By itself, Silicon Valley is just short (by my index) of Manhattan for top innovation hotspot. If you add San Francisco and Oakland (considered last week), the Bay Area is by far the most important creative cluster of learning innovators on the planet.

District innovation? Unlike New York City schools that blossomed as a source of innovation under Joel Klein, Silicon Valley districts appear less innovative. One reason for this Creative Cities project is to explore the limited and slow vertical innovation diffusion--the interplay (or lack thereof) between the layers in the innovation stack.

One district program I appreciate is Esther Wojcicki's journalism program at Palo Alto High. It's the kind of writing and new media publishing experience all young people deserve. (Let me know about other innovative schools and programs.)

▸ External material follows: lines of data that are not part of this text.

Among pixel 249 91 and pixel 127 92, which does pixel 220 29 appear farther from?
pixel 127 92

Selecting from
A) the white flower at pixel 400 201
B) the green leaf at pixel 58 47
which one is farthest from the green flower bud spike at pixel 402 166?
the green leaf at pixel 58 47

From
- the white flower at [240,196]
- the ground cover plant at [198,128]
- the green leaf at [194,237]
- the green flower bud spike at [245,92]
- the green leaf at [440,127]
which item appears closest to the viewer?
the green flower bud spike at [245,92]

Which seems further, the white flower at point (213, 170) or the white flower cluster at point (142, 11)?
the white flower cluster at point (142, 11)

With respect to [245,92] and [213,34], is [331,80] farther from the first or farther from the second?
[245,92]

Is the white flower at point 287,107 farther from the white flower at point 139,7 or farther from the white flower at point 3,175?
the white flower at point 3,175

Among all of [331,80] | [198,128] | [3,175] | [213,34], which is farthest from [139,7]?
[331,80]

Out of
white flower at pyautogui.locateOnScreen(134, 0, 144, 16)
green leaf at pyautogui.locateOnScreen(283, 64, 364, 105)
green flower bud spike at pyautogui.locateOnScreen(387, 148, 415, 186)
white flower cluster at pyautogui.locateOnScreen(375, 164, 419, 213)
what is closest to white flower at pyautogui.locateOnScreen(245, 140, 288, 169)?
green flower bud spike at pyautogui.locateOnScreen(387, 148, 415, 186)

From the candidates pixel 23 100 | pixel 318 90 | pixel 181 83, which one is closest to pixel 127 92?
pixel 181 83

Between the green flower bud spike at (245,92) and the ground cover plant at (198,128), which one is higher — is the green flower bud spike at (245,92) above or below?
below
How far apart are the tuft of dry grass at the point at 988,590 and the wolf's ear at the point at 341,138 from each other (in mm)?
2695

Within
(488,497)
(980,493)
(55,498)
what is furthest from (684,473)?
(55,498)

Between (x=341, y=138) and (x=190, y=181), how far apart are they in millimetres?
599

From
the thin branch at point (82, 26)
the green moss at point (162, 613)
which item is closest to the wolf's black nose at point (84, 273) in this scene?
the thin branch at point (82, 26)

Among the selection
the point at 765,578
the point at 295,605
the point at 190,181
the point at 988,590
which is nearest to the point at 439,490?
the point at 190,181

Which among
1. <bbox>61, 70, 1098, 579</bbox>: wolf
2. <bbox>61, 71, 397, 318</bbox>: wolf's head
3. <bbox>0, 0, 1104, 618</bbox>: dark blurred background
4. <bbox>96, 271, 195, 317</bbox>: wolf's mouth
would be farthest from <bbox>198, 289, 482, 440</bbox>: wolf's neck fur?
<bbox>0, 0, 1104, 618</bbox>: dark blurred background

OER HQ. The Valley is world headquarters for open educational resources (OER). Nonprofit content providers are expanding options and exerting price pressure on the big guys. Consider a partial list:

  • Khan Academy : 3100 instructional videos and counting. Perhaps more importantly, Sal is teaching us how competency-based learning works
  • Google : Free email, productivity tools, course developer, maps, and more
  • CK12 : Free secondary math and science flexbooks and test prep content
  • Gooru Learning : Grade level resources; and
  • Curriki and OER Commons: Libraries of more than 40,000 open resources.

EdTech Central. Mountain View accelerator ImagineK12 has supported the development of 30 edtech startups including Class Dojo.

Learn Capital (where I'm a partner) has an office in San Mateo and has supported 30 startups including 11 locals including leading social learning platform Edmodo, professional development platform Bloomboard, online study group OpenStudy, and peer-to-peer language tutoring siteVerbling.

Piazza is a Bessemer backed higher ed social learning platform that started on the Stanford campus. Education Elements in Santa Clara is a pioneer in blended learning solutions. Their single sign-on platform allows schools to combine web 2.0 content with a single front end and reporting system.